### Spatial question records
= = = = =
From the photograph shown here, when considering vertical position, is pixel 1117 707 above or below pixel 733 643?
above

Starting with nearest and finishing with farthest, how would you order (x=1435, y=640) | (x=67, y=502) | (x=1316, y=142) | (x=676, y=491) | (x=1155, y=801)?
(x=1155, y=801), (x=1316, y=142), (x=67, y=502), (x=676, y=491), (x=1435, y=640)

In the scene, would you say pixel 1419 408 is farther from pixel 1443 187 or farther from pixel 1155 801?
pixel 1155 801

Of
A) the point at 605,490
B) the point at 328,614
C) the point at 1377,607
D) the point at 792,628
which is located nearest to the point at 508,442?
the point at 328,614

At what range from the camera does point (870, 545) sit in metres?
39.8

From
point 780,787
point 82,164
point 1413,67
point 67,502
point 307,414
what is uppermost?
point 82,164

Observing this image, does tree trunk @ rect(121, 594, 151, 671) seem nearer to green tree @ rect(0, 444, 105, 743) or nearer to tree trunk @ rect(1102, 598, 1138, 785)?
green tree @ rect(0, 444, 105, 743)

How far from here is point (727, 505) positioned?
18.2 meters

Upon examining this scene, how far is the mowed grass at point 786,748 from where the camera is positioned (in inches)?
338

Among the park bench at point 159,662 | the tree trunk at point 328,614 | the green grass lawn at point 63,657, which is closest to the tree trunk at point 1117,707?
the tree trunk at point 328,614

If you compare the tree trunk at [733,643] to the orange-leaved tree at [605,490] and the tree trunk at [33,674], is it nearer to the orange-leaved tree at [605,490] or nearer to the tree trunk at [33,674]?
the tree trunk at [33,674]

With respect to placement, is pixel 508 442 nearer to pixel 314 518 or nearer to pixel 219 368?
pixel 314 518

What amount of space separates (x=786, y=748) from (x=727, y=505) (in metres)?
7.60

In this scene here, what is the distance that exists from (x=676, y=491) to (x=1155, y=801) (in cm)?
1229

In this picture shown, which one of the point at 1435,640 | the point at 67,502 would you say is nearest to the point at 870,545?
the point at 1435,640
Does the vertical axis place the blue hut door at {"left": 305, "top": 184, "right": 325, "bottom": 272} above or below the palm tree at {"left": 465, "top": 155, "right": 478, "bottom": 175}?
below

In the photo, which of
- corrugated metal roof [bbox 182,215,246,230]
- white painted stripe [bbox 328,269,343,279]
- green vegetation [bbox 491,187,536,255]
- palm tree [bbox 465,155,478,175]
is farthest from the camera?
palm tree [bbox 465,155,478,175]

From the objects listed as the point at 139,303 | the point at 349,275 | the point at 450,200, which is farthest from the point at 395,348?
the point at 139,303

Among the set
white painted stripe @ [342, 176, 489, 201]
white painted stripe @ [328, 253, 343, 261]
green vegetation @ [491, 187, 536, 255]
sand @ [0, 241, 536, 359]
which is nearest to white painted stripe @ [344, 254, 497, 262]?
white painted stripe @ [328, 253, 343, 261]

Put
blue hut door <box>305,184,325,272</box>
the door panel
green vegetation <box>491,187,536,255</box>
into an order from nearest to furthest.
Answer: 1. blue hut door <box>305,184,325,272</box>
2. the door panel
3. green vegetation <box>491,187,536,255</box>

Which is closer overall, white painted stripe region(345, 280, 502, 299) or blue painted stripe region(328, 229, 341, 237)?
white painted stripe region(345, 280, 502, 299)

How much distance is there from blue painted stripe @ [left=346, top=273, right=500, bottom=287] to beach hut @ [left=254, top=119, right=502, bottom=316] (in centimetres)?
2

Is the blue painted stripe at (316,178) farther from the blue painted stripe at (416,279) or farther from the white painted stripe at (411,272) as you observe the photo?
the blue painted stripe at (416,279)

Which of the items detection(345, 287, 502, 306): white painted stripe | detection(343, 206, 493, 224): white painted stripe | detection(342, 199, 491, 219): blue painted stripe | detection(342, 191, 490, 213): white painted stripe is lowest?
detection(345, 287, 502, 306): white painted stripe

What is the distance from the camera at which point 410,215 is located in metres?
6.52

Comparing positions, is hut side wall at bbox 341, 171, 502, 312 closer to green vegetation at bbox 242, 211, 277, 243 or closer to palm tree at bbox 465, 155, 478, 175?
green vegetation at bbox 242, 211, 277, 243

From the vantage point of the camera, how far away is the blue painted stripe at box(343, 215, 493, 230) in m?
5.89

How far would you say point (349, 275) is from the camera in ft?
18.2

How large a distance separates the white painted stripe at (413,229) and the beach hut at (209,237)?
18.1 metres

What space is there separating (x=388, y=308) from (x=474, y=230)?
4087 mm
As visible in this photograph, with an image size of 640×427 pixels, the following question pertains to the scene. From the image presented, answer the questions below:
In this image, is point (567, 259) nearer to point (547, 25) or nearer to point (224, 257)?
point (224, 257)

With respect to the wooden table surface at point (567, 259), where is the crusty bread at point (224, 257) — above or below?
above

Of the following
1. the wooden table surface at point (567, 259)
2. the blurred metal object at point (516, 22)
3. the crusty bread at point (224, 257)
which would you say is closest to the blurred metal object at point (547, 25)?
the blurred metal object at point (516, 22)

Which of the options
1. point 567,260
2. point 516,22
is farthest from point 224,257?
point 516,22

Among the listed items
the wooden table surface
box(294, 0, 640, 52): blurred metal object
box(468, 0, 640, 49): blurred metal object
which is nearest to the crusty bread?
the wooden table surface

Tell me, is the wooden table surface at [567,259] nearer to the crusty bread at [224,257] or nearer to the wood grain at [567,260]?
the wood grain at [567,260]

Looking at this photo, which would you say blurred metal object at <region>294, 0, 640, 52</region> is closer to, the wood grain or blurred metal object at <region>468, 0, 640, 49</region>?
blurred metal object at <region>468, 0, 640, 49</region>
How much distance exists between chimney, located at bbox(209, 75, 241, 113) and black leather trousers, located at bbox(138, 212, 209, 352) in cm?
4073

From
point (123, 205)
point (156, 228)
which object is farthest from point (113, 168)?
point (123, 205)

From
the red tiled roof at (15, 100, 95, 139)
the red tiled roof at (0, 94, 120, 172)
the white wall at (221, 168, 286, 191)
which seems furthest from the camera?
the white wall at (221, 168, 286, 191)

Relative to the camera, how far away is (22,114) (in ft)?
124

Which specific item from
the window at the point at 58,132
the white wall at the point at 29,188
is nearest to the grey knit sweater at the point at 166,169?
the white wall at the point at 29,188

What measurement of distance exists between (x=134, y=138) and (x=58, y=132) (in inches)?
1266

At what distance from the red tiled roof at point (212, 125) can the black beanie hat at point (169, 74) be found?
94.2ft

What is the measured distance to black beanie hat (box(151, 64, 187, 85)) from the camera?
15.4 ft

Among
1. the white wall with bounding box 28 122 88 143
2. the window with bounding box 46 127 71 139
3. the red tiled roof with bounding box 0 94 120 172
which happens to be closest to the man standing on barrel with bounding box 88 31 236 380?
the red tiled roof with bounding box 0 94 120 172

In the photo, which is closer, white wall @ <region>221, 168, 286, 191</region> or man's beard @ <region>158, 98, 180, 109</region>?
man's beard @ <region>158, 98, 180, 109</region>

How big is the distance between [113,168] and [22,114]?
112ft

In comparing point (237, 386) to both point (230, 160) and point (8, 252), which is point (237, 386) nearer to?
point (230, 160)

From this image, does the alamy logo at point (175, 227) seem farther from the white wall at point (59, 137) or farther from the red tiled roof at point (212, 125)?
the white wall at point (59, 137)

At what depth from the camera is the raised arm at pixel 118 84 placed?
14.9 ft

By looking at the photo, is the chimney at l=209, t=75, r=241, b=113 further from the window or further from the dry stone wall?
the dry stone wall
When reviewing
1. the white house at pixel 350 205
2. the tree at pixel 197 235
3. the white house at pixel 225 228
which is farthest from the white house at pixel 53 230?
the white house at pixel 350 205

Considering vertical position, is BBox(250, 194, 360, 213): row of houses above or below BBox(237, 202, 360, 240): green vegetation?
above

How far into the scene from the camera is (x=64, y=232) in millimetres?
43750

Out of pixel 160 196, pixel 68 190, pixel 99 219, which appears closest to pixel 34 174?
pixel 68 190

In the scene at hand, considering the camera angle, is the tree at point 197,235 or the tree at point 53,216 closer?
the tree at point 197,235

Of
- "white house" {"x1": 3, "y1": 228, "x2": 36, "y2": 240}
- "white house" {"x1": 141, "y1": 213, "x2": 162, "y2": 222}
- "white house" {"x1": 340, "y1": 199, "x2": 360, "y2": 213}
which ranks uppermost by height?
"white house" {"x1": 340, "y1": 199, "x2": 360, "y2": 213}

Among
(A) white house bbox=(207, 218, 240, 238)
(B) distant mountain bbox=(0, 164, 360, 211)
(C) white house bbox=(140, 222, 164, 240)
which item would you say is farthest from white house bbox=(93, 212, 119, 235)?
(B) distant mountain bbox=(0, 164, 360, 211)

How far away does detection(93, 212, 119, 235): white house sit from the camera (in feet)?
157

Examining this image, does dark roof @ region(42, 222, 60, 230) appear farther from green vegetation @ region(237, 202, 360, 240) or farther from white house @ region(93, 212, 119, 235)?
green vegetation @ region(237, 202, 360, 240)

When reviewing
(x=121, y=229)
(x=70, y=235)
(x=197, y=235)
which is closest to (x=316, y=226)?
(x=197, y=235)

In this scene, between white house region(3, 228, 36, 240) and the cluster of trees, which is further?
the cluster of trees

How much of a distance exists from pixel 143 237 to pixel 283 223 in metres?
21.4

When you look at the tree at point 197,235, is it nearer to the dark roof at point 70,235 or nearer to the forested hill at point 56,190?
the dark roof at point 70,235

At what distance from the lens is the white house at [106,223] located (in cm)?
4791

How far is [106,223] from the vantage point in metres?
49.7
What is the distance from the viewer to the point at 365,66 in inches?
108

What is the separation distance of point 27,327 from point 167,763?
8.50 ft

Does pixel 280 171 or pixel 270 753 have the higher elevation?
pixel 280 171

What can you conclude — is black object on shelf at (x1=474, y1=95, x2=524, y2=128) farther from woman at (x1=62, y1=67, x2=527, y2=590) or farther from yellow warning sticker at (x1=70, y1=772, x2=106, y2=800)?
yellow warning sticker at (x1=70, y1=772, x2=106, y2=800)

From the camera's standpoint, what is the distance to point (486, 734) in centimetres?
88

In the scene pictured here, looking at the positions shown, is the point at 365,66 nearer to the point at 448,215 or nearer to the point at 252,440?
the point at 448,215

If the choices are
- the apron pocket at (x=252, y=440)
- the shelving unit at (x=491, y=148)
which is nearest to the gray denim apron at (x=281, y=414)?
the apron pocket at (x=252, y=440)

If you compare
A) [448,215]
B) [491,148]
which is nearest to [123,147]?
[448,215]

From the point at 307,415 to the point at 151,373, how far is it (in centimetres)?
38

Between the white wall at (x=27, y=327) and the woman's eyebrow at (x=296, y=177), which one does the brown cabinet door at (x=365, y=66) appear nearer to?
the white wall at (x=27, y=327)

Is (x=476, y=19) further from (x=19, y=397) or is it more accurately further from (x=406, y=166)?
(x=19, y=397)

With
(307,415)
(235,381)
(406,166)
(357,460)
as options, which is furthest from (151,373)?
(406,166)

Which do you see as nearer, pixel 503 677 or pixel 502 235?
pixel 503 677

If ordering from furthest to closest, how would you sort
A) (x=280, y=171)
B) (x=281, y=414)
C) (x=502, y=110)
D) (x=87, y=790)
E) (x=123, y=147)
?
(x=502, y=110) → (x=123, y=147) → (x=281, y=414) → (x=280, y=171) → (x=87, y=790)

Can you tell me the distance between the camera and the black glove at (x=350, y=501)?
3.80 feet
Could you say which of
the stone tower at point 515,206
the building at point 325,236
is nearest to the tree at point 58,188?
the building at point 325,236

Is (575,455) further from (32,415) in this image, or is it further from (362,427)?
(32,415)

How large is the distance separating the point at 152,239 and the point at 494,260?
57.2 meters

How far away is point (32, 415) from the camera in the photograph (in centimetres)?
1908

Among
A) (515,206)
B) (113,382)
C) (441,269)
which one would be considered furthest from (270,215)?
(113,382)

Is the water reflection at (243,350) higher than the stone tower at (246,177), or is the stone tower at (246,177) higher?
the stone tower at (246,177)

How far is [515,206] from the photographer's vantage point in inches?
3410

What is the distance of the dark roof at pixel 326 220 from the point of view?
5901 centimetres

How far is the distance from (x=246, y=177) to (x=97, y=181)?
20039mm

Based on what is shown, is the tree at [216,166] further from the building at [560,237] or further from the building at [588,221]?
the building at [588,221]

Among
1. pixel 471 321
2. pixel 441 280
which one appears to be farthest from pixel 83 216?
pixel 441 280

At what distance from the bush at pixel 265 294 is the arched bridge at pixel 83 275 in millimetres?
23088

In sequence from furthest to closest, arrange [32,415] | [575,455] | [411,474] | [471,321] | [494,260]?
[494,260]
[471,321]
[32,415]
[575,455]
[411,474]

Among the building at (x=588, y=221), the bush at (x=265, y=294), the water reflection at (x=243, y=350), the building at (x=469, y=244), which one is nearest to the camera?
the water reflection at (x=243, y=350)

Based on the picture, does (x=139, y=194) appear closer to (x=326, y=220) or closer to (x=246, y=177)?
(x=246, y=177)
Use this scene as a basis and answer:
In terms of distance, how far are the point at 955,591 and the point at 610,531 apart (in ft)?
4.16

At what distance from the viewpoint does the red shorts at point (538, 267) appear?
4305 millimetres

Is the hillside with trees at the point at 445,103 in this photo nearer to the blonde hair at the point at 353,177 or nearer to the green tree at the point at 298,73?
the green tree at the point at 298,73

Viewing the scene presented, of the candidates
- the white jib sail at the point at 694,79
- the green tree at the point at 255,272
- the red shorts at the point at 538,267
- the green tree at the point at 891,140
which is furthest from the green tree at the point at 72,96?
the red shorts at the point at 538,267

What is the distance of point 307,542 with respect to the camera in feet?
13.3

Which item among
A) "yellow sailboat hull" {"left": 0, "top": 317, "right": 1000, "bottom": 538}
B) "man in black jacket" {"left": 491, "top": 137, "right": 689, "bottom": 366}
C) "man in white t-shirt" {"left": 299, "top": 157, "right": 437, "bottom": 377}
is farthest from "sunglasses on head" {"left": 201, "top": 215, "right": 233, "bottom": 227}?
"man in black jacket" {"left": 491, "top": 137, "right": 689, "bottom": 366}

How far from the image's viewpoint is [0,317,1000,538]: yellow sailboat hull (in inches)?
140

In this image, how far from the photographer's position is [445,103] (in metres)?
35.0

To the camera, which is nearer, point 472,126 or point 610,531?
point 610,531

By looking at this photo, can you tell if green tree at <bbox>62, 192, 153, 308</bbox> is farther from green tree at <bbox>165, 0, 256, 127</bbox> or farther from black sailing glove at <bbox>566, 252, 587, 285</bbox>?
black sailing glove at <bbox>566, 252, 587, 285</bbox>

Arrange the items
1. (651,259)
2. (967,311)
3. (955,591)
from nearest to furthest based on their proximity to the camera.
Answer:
= = = = =
Write out again, unchanged, every line from the line containing "What is the distance of point" to the final line of the material above.

### Full output
What is the distance of point 307,542 with respect to the camera in feet?
13.3

Which item among
A) "yellow sailboat hull" {"left": 0, "top": 317, "right": 1000, "bottom": 538}
B) "man in black jacket" {"left": 491, "top": 137, "right": 689, "bottom": 366}
C) "man in white t-shirt" {"left": 299, "top": 157, "right": 437, "bottom": 377}
is farthest from "sunglasses on head" {"left": 201, "top": 215, "right": 233, "bottom": 227}?
"man in black jacket" {"left": 491, "top": 137, "right": 689, "bottom": 366}

How far from the image's viewpoint is [0,317,1000,538]: yellow sailboat hull (in inches)?
140

In this image, how far from the photographer's position is [445,103] (in metres)?
35.0

To the camera, which is nearer, point 472,126 or point 610,531?
point 610,531

By looking at this photo, can you tell if green tree at <bbox>62, 192, 153, 308</bbox> is farther from green tree at <bbox>165, 0, 256, 127</bbox> or farther from black sailing glove at <bbox>566, 252, 587, 285</bbox>?
black sailing glove at <bbox>566, 252, 587, 285</bbox>

Arrange the items
1. (651,259)
2. (967,311)
3. (955,591)
from nearest to furthest based on their proximity to the camera.
Answer:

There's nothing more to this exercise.